The Appellate Court also found that PSIC and McGraw acted in bad faith because they did no investigation into the Mustains’ claim, as there was evidence that an employee with PSIC concluded “the EOI issued to the Mustain’s escrow was legally inconsequential and not even worth forwarding to the PSIC claims department.” The court found that PSIC did not investigate whether its policy of authorizing AMZ to cancel a binder by stamping “void” on the EOI was lawful. The court also stated that “[t]he evidence supported the inference too that PSIC’s policies and practices for issuing EOI’s were created in bad faith to allow PSIC to try to evade liability precisely in the circumstances presented by this case.”

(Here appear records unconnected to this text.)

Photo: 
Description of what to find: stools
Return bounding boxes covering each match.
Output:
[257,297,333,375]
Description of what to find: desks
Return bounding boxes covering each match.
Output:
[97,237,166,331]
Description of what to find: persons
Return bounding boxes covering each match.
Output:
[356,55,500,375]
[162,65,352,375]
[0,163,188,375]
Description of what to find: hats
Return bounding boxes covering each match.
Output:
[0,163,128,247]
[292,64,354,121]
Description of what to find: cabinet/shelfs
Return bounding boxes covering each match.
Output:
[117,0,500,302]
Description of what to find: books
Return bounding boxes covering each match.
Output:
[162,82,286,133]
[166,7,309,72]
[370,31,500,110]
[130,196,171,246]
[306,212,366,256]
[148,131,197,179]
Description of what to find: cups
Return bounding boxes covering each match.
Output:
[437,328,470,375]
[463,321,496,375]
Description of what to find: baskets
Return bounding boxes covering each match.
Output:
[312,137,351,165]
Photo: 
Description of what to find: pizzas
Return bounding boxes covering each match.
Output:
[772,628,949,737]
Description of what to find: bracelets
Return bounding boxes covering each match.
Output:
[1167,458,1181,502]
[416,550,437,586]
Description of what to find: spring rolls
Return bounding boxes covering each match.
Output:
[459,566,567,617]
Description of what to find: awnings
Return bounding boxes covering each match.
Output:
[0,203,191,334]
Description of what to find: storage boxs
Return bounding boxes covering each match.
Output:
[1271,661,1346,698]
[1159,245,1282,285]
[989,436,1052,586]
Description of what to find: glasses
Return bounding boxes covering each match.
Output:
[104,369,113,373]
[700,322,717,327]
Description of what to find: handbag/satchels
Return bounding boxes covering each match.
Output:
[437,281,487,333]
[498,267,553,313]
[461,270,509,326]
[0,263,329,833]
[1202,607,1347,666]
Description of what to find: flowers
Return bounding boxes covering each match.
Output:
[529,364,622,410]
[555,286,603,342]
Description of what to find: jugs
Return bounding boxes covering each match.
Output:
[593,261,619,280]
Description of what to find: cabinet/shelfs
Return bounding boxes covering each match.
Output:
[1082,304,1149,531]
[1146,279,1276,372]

Court of Appeals Limits the Application of the Genuine Dispute Doctrine in Third Party Insurance Coverage Cases
The genuine dispute doctrine received another blow as the California Court of Appeals held that the doctrine may not be used to refuse settlement in third party coverage cases. The recently decided case of Howard v. American National Fire Ins. Co., __Cal. App. 4th __, 2010 WL 3156851 (decided August 11, 2010), involved allegations of priest molestation by an employee of the Roman Catholic Bishop of Stockton (“Bishop”). American National Fire Insurance Co. (“American”) provided liability insurance to Bishop that covered bodily injury caused by an employee’s battery. When Howard filed suit for negligent retention of the molesting priest, Bishop asked American to defend and indemnify against the suit. American refused on the grounds that the alleged molestation occurred after the policy had expired in November of 1979. In support, American relied on deposition testimony by Howard in which he stated that his first memory of being molested was when he was five or six years old, the earliest of which would have been seven months after the policy had expired. The case continued to trial and Bishop was found liable for negligent retention and directed to pay $5.5 million in compensatory and punitive damages. While the case was still on appeal, the parties settled and Howard agreed to join Bishop in a suit against American to recover on the judgment and for bad faith failure to defend, settle, and indemnify against the molestation case.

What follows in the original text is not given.